ABOUT THIS TASK: From the line containing "параметры холодильного моноблока" down to the last line of the data, output each line word for word and include nothing else.

RECORDS FOR THE TASK:
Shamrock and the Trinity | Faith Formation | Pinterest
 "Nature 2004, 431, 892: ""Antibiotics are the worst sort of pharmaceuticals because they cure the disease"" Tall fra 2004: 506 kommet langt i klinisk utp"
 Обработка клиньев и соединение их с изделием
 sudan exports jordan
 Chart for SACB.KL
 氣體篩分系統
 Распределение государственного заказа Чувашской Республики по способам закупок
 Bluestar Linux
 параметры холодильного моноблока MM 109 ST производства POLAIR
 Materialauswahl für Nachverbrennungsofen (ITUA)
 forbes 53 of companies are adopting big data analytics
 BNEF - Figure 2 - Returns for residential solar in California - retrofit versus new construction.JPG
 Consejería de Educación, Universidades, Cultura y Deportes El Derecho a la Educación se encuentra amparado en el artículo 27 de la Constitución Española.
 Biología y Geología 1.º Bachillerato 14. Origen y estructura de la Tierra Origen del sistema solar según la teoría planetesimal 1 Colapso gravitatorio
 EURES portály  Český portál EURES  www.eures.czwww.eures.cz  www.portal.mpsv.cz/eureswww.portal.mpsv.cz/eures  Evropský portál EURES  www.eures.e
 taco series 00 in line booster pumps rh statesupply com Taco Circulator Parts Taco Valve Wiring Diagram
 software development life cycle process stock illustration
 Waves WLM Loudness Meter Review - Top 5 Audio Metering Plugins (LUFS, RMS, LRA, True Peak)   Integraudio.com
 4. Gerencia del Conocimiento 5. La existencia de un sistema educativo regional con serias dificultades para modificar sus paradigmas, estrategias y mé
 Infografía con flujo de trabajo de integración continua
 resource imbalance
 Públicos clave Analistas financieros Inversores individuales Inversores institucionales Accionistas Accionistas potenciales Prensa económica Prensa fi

RESULT:
 параметры холодильного моноблока MM 109 ST производства POLAIR
 Materialauswahl für Nachverbrennungsofen (ITUA)
 forbes 53 of companies are adopting big data analytics
 BNEF - Figure 2 - Returns for residential solar in California - retrofit versus new construction.JPG
 Consejería de Educación, Universidades, Cultura y Deportes El Derecho a la Educación se encuentra amparado en el artículo 27 de la Constitución Española.
 Biología y Geología 1.º Bachillerato 14. Origen y estructura de la Tierra Origen del sistema solar según la teoría planetesimal 1 Colapso gravitatorio
 EURES portály  Český portál EURES  www.eures.czwww.eures.cz  www.portal.mpsv.cz/eureswww.portal.mpsv.cz/eures  Evropský portál EURES  www.eures.e
 taco series 00 in line booster pumps rh statesupply com Taco Circulator Parts Taco Valve Wiring Diagram
 software development life cycle process stock illustration
 Waves WLM Loudness Meter Review - Top 5 Audio Metering Plugins (LUFS, RMS, LRA, True Peak)   Integraudio.com
 4. Gerencia del Conocimiento 5. La existencia de un sistema educativo regional con serias dificultades para modificar sus paradigmas, estrategias y mé
 Infografía con flujo de trabajo de integración continua
 resource imbalance
 Públicos clave Analistas financieros Inversores individuales Inversores institucionales Accionistas Accionistas potenciales Prensa económica Prensa fi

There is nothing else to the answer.